Vor 35 Jahren gab es in der Umweltbibliothek eine Razzia und Verhaftungen. Die Proteste danach erschütterten die DDR nachhaltig.

Mahnwache mit Kerzen an der Berliner Zionskirche im Jahr 1987
Mahnwache am Seiteneingang der Berliner Zionskirche am 26.11.1987 Foto: Röder/epd

Fünf Tage, die das Land veränderten

Am 25. November vor 35 Jahren löste eine Stasi-Durchsuchung in der Ostberliner Umwelt-Bibliothek eine Protestwelle aus. Sie gab entscheidende Anstöße zur Friedlichen Revolution 1989

Das Ende der DDR schien weit entfernt, doch in der Umwelt-Bibliothek im Gemeindehaus der Berliner Zionskirche wuchs, von den Behörden argwöhnisch ­beäugt, der Widerstand. Für die oppositionelle Szene war sie ­zentral. Umso größer war der Protest nach dem Stasi-Überfall auf diese Institution. Er hat sich ins Gedächtnis eingebrannt.

> Extrahierte Einträge
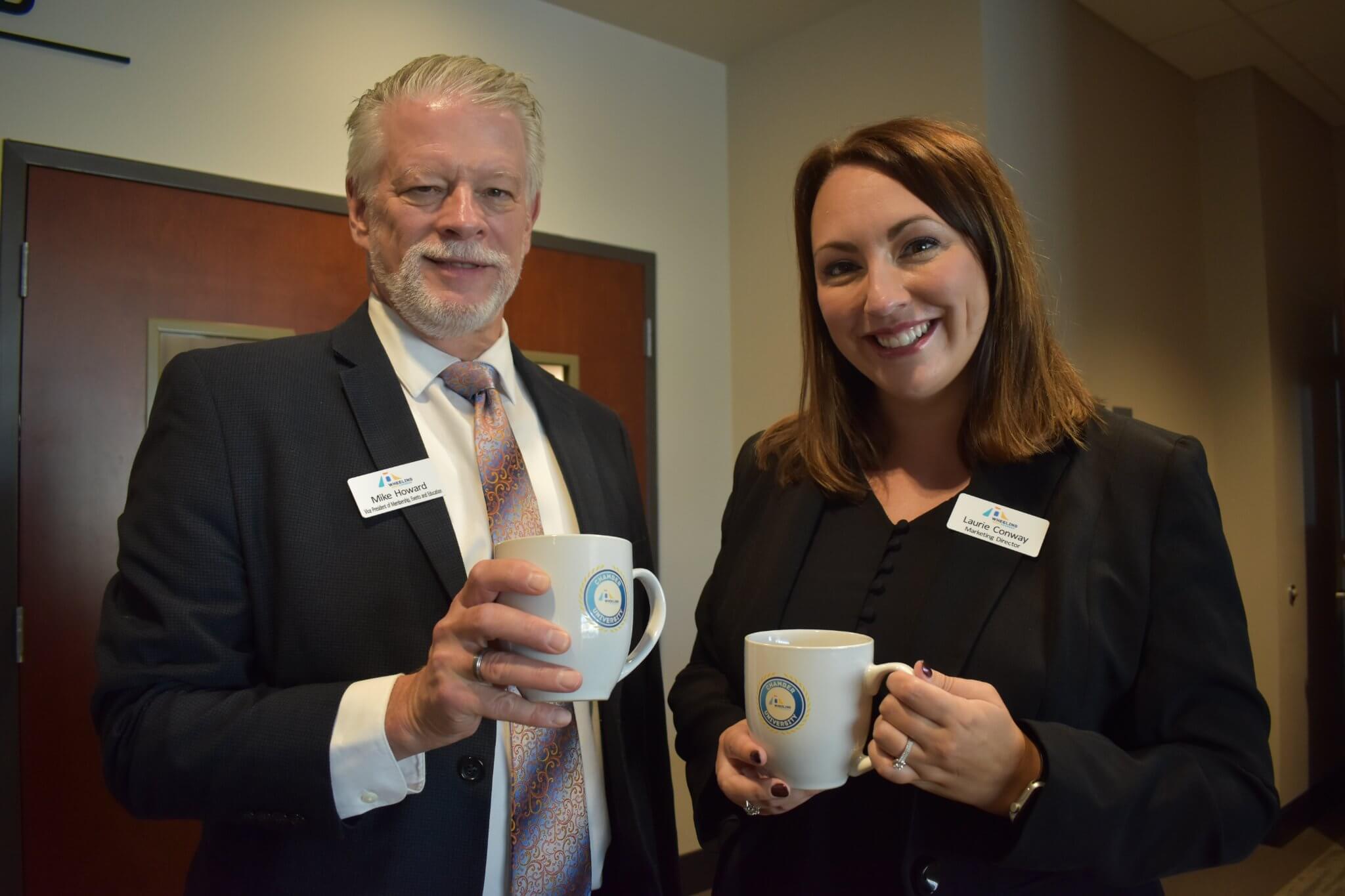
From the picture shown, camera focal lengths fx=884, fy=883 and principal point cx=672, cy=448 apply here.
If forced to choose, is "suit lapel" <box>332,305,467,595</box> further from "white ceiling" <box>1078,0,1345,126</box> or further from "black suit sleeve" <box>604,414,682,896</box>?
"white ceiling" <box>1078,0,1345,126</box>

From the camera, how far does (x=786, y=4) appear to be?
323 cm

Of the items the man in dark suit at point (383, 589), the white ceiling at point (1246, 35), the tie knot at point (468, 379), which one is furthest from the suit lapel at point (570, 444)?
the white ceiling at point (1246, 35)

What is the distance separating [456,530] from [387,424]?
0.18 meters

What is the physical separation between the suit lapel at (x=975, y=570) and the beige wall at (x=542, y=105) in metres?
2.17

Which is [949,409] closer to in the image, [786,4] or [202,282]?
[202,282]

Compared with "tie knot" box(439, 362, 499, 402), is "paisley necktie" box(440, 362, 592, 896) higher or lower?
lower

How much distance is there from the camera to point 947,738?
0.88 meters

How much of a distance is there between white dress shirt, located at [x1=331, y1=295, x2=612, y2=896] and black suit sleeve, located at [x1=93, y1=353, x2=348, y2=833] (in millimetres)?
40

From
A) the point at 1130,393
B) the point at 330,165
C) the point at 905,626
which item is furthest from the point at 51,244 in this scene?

> Ziel
Schreibe aus dem Seitenauszug über die Umwelt-Bibliothek den Abschnitt von „Fünf Tage, die“ bis einschließlich „ins Gedächtnis eingebrannt.“ wortgetreu ab.

> Erwartete Ausgabe
Fünf Tage, die das Land veränderten

Am 25. November vor 35 Jahren löste eine Stasi-Durchsuchung in der Ostberliner Umwelt-Bibliothek eine Protestwelle aus. Sie gab entscheidende Anstöße zur Friedlichen Revolution 1989

Das Ende der DDR schien weit entfernt, doch in der Umwelt-Bibliothek im Gemeindehaus der Berliner Zionskirche wuchs, von den Behörden argwöhnisch ­beäugt, der Widerstand. Für die oppositionelle Szene war sie ­zentral. Umso größer war der Protest nach dem Stasi-Überfall auf diese Institution. Er hat sich ins Gedächtnis eingebrannt.